Monitoring - Ant Media Server

Ant Media Server provides comprehensive monitoring capabilities to track system resources, streaming metrics, and overall health. This guide covers monitoring tools, metrics collection, and best practices.

System Resource Monitoring

REST API Endpoints

Access system resource information through the REST API:

# Get comprehensive system resource info
curl -X GET "http://localhost:5080/rest/v2/system-resources-info"

# Get server uptime and start time
curl -X GET "http://localhost:5080/rest/v2/server-time"

# Get GPU information
curl -X GET "http://localhost:5080/rest/v2/gpu-info"

# Get version information
curl -X GET "http://localhost:5080/rest/v2/version"

Key Metrics Available

The system resource endpoint provides detailed metrics: CPU Metrics

System CPU load percentage
Process CPU load percentage
Process CPU time
System load average (last minute)

Memory Metrics

JVM memory (max, total, free, in-use)
System memory (total, free, in-use)
Native memory usage
Swap space (total, free, in-use)
Available memory

Storage Metrics

Total disk space
Free disk space
Usable disk space
In-use disk space

GPU Metrics (if available)

GPU utilization percentage
GPU memory utilization
GPU memory total/free/used
Encoder/decoder utilization
Device name and index

Thread Metrics

Thread count
Peak thread count
Dead-locked threads
Thread dumps with detailed state

Streaming Metrics

Total live streams
Local WebRTC live streams
Local WebRTC viewers
Local HLS viewers
Local DASH viewers
Database average query time

Monitoring Configuration

Configure monitoring settings in conf/red5.properties:

# CPU measurement period in milliseconds (default: 1000)
server.cpu_measurement_period_ms=1000

# CPU measurement window size for averaging (default: 5)
server.cpu_measurement_window_size=5

# Enable heartbeat monitoring (default: true)
server.heartbeatEnabled=true

# CPU limit percentage (default: 75)
server.cpu_limit=75

# Memory limit percentage (default: 75)
server.memory_limit=75

Resource Limits

Ant Media Server monitors resource usage and can reject new streams when limits are exceeded:

CPU Limits

The server calculates average CPU load over a configurable window:

Default CPU limit: 75%
Configurable range: 10% - 100%
Measurement: Rolling average over last 5 measurements (default)
────
_What you will do_:
(1) Render this sentence from the Ant Media Server monitoring page in Spanish: "Ant Media Server provides comprehensive monitoring capabilities to track system resources, streaming metrics, and overall health."
(2) Decide whether each statement agrees with the Ant Media Server monitoring page. Answer yes or no and quote the words that settle it.
(a) The default CPU limit is 75%.
(b) Heartbeat monitoring is off by default.
(c) The CPU limit can be set as low as 5%.
(3) Repeat the part of the Ant Media Server monitoring page that opens with the words containing "The system resource" and closes with "(max, total, free, in-use)".

[Data for spatial reasoning questions]
────
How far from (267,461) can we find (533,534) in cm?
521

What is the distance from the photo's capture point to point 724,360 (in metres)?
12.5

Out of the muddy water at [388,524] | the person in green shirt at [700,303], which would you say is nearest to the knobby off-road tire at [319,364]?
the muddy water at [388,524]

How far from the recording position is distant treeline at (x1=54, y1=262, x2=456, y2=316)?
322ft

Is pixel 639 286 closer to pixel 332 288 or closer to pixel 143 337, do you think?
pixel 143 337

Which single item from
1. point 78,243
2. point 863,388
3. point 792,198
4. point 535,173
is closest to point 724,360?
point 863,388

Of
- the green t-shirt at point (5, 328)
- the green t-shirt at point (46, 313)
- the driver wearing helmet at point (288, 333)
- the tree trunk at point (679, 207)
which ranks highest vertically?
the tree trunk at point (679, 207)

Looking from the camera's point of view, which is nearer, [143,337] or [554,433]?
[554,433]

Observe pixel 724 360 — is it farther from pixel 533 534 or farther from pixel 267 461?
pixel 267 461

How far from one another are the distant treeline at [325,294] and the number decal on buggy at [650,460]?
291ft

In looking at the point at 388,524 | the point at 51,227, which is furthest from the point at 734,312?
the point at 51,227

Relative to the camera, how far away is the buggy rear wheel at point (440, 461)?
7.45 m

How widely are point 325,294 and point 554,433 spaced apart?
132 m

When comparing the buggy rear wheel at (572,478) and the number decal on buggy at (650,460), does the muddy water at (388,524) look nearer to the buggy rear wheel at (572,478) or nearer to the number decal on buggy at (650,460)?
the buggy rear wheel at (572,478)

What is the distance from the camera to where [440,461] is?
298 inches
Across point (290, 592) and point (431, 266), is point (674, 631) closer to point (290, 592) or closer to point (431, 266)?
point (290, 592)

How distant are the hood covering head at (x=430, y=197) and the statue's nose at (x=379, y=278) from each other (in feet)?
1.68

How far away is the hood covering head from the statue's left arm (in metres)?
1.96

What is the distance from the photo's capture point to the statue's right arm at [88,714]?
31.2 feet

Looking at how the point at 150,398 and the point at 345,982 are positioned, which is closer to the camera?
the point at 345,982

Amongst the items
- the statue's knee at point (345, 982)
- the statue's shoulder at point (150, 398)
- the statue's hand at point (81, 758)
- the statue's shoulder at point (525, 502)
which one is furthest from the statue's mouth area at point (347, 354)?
────
_Problem solutions_:
(1) Ant Media Server ofrece amplias capacidades de monitoreo para hacer seguimiento de los recursos del sistema, las métricas de transmisión y el estado general.

(2)
(a) Yes: "Default CPU limit: 75%"
(b) No: "# Enable heartbeat monitoring (default: true)"
(c) No: "Configurable range: 10% - 100%"

(3)
The system resource endpoint provides detailed metrics: CPU Metrics

System CPU load percentage
Process CPU load percentage
Process CPU time
System load average (last minute)

Memory Metrics

JVM memory (max, total, free, in-use)